O medicamento desenvolvido pelo projeto, que contou com apoio da FAPERJ por meio dos editais Jovem Cientista do Nosso Estado e Apoio às Instituições de Ensino e Pesquisa Sediadas no Estado do Rio de Janeiro, é uma alternativa ao uso de outro medicamento disponível no mercado americano para reposição da amilina: o pramlintide. “A diferença é que o pramlintide não é encontrado naturalmente no corpo e, por isso, pode causar alguns efeitos colaterais indesejados. Ele é uma substância análoga da amilina humana com alguns aminoácidos modificados para se tornar solúvel. Já a proposta da nossa equipe é oferecer um medicamento totalmente biocompatível”, pondera Lima.

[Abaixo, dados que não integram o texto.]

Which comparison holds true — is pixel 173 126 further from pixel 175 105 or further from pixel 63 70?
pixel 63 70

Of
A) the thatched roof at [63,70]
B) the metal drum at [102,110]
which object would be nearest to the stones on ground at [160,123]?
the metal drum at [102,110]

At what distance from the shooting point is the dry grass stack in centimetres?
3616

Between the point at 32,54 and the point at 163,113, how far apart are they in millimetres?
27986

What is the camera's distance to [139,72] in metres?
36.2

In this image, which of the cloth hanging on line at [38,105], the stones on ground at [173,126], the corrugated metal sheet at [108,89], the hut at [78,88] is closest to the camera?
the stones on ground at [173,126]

Apesar do sucesso dos testes de controle de glicemia em camundongos, realizados no Laboratório de Biotecnologia Farmacêutica da universidade, ainda não há previsão de quando será possível viabilizar a chegada da amilina humana ao mercado. “Estamos em busca de parcerias com indústrias farmacêuticas e agências de fomento para realizar testes clínicos em humanos e, posteriormente, inserir o novo medicamento no mercado”, conclui. Além do professor Luís Maurício Lima, fazem parte da equipe o doutorando do Programa de Pós-graduação em Ciências Farmacêuticas Luiz Henrique Guerreiro e os professores da Faculdade de Farmácia Eduardo Ricci e Mauro Sola Penna.


Sobre o diabetes


O diabetes é uma doença metabólica caracterizada pela redução da quantidade de insulina secretada pelo pâncreas ou pela diminuição da sensibilidade do organismo à ação da insulina, o que eleva a quantidade de açúcar no sangue (hiperglicemia). Ele já é considerado uma epidemia associada à obesidade. De acordo com estatística divulgada pela Sociedade Brasileira de Diabetes (SBD), um novo caso surge a cada cinco segundos no mundo. Cerca de 250 milhões de pessoas em todos os países tem diabetes e a projeção feita pela Organização Mundial de Saúde (OMS) para o ano de 2030 é que esse número dobre. No Brasil, segundo a SBD, pelo menos 10 milhões de pessoas têm a doença – o equivalente a 5,9% da população brasileira.